This function creates a clean mortality dataset which can be combined with data from the NHANES 2003-2004/2005-2006 waves.

process_mort(waves = c("C", "D"), mort_release_yr = 2011, localpath = NULL)

Arguments

waves

Character vector indicating the waves . Defaults to a vector with "C" and "D", corresponding to the 2003-2004 and 2005-2006 waves.

mort_release_yr

Nuemric value indicating the year associated with the raw mortality data to be processed. The default, 2011, corresponds to the most recent raw mortality data included in the data package.

localpath

Character scalar describing the location where the raw data are stored. If NULL, the funciton will look in pacakge data directory for the requested raw mortality data. Defaults to NULL.

Value

This function will return a list with number of elements less than or equal to the number of waves of data specified by the "waves" argument. The exact number of elements returned will depend on whether all files specified by the user are found in either: 1) the local directory indicated by the localpath argument; or available in the data package. Because the mortality data provided changes from year-to-year, the columns of each element will depend on the release year.

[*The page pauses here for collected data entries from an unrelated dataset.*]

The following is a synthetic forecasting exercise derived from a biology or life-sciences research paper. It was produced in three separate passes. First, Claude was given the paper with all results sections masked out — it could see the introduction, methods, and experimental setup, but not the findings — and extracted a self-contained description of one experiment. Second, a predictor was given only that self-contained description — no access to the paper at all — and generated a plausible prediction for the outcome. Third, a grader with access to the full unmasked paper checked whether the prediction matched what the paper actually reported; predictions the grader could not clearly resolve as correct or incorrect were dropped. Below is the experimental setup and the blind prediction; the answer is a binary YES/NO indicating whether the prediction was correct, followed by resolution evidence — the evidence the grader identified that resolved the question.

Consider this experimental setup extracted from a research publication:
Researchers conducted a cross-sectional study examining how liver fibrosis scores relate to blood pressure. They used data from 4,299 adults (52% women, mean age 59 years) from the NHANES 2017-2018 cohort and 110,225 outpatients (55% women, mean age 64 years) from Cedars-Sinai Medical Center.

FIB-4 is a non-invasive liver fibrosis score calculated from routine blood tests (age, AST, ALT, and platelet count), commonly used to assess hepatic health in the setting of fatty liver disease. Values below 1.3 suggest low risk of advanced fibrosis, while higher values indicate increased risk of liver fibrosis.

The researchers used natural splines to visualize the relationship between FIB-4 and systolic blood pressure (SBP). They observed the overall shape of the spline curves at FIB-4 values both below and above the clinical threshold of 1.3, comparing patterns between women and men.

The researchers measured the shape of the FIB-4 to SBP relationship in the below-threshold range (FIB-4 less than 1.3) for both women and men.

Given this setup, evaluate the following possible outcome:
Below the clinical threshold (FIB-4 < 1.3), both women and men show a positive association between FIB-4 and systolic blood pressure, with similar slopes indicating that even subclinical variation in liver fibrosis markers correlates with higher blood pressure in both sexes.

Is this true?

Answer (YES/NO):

For the 2011 release year data, each element of the list returned is a data frame with columns:

  • SEQN: Unique subject identifier

  • eligstat: Eligibility status for mortality follow-up

    • 1: Eligible

    • 2: Under age 18, not available for public release

    • 3: Ineligible

  • mortat: Indicator for whether participant was found to be alive or deceased at follow-up time given by permth_exm and permth_int

    • 0: Assumed alive

    • 1: Assumed deceased

    • NA: Under age 18, not available for public release or ineligible for mortality follow-up

  • permth_exm: Time in months from the mobile examination center (MEC) assessment where mortality was assessed.

  • permth_int: Time in months from the household interview where mortality was assessed.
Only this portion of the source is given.